If none of the above situations apply, you may be able to safely use nonprescription products such as ointments, creams, gels, wipes, and suppositories (e.g., Preparation H, Tronolane, Tucks). Consult Your Pharmacist for assistance in choosing an appropriate OTC product to treat your hemorrhoids. 

REFERENCES

1. Pray WS. Nonprescription Product Therapeutics. 2nd ed. Baltimore, MD: Lippincott Williams & Wilkins; 2006.
2. Hemorrhoids. WebMD. www.webmd.com/a-to-z-guides/
hemorrhoids-topic-overview. Accessed October 31, 2011.
3. Avsar AF, Keskin HL. Haemorrhoids during pregnancy. J Obstet Gynaecol. 2010;30:231-237.

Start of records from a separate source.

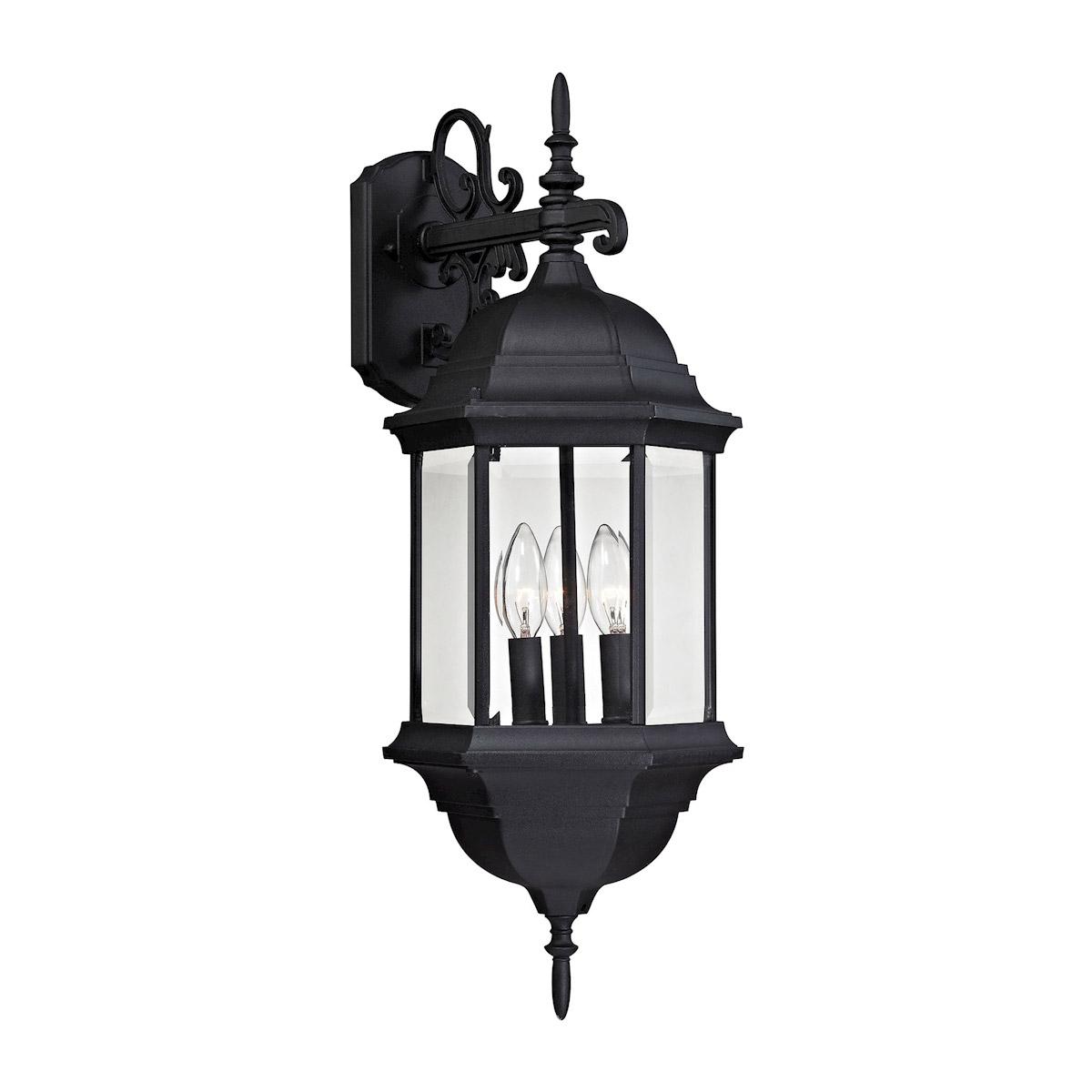 Binegar Matte Black Outdoor Wall Lanterns Regarding Recent Thomas Lighting 8613ew/65 Spring Lake Outdoor Wall Light (View 9 of 20)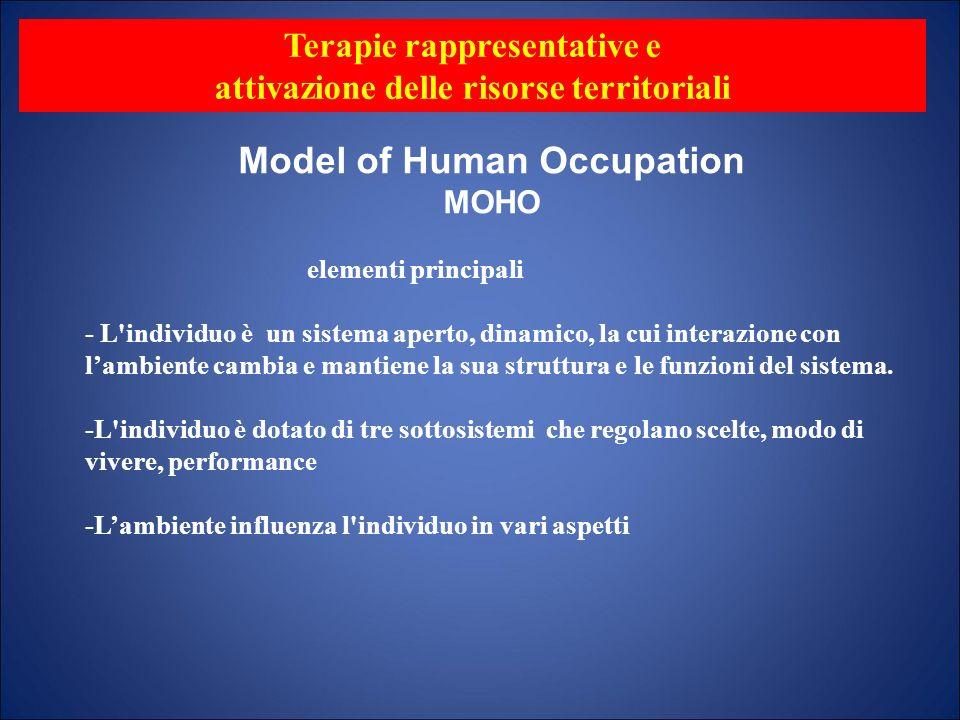 Model of Human Occupation MOHO elementi principali - L'individuo è un sistema aperto, dinamico, la cui interazione con lambiente cambia e mantiene la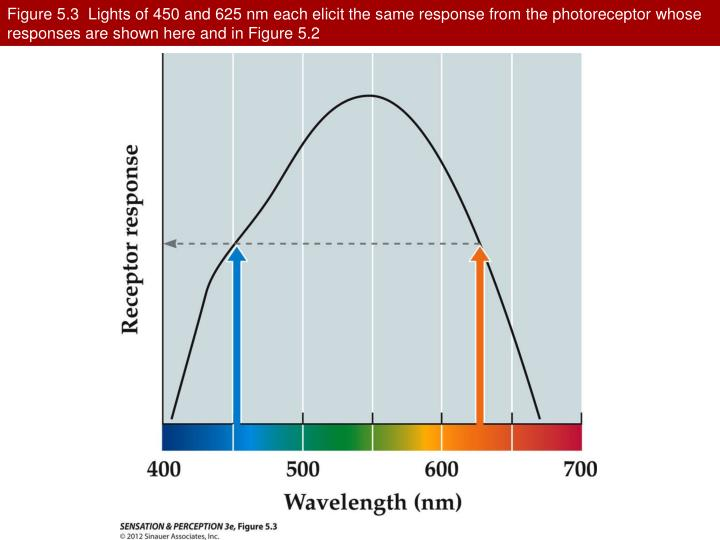Figure 5.3  Lights of 450 and 625 nm each elicit the same response from the photoreceptor whose responses are shown here and in Figure 5.2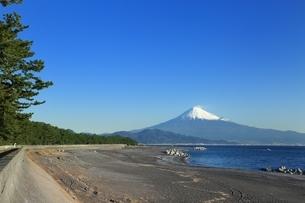 三保の松原と富士山の写真素材 [FYI04628819]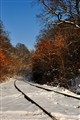 Snowy Railroad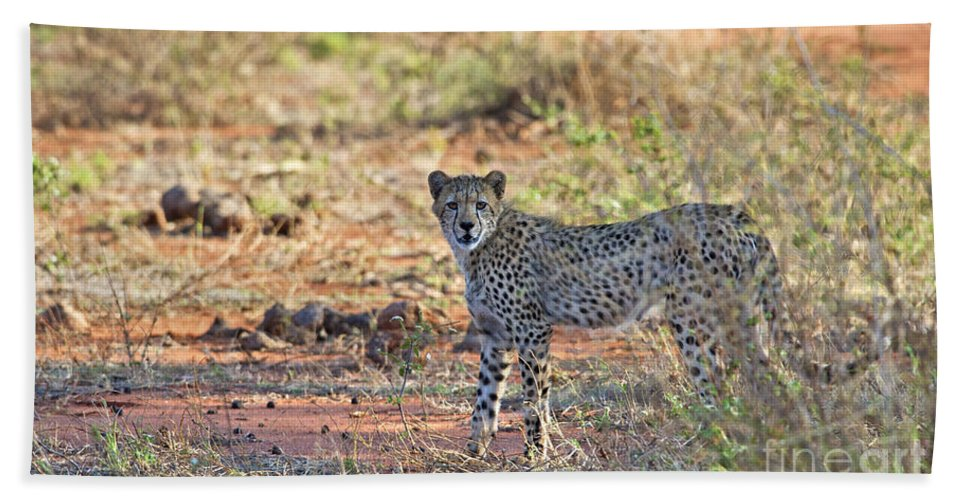 Festblues Hand Towel featuring the photograph Wild Beauty... by Nina Stavlund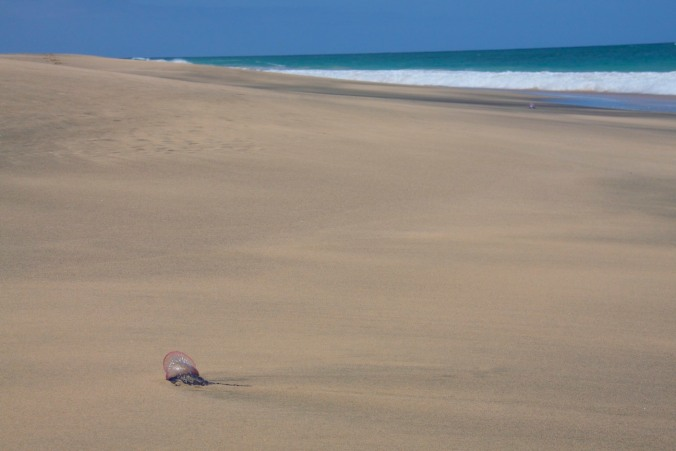 Jellyfish on the beach, Maio, Cape Verde, Africa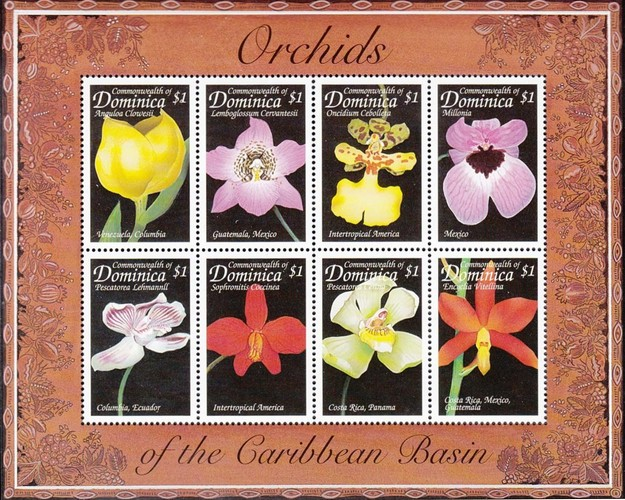 [Orchids of the Caribbean, Typ ]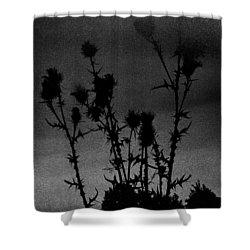 Thistles Shower Curtain by Hakon Soreide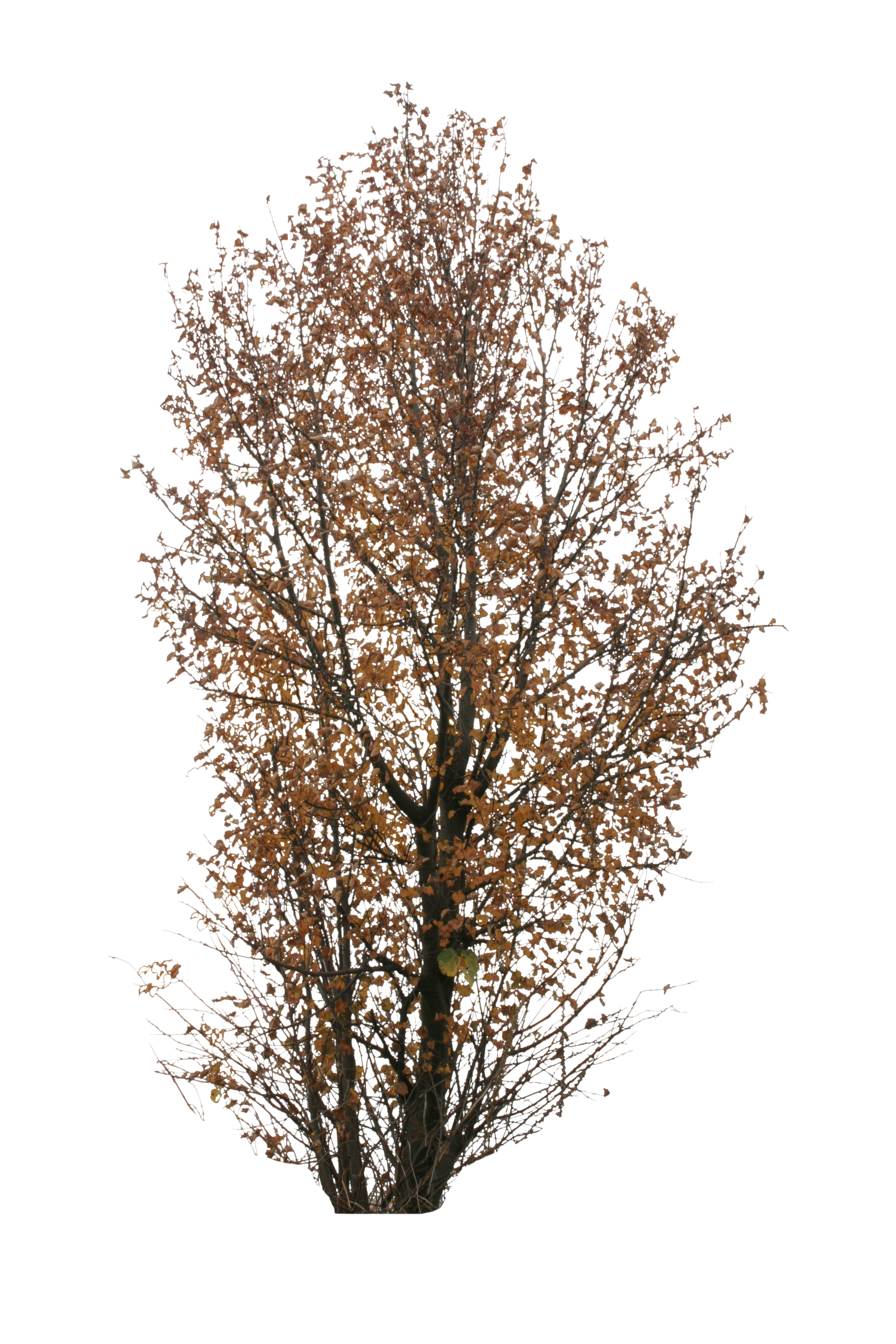 Autumn tree png. Big free cut out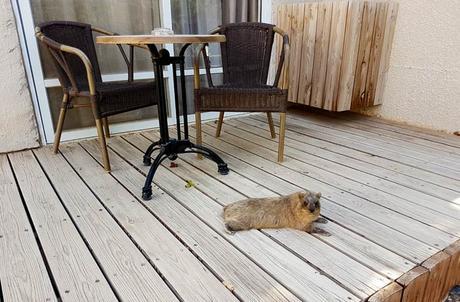 Un hyrax en la terraza de nuestra habitación mar Muerto en Israel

4. Hemorrhoids. Definition. Mayo Clinic. www.mayoclinic.com/health/
hemorrhoids/DS00096. Accessed October 31, 2011.
5. Chen JS, You JF. Current status of surgical treatments for hemorrhoids—systematic review and meta-analysis. Chang Gung Med J. 2010;33:488-500.
6. Hemorrhoids. PubMed Health. www.ncbi.nlm.nih.gov/
pubmedhealth/PMH0001337/. Accessed October 31, 2011.
7. Khan R, Hyman D. Hematochezia in the young patient: a review of health-seeking behavior, physician attitudes, and controversies in management. Dig Dis Sci. 2010;55:233-239.
8. Arezzo A, Podzemny V, Pescatori M. Surgical management of hemorrhoids. State of the art. Ann Ital Chir. 2011;82:163-172.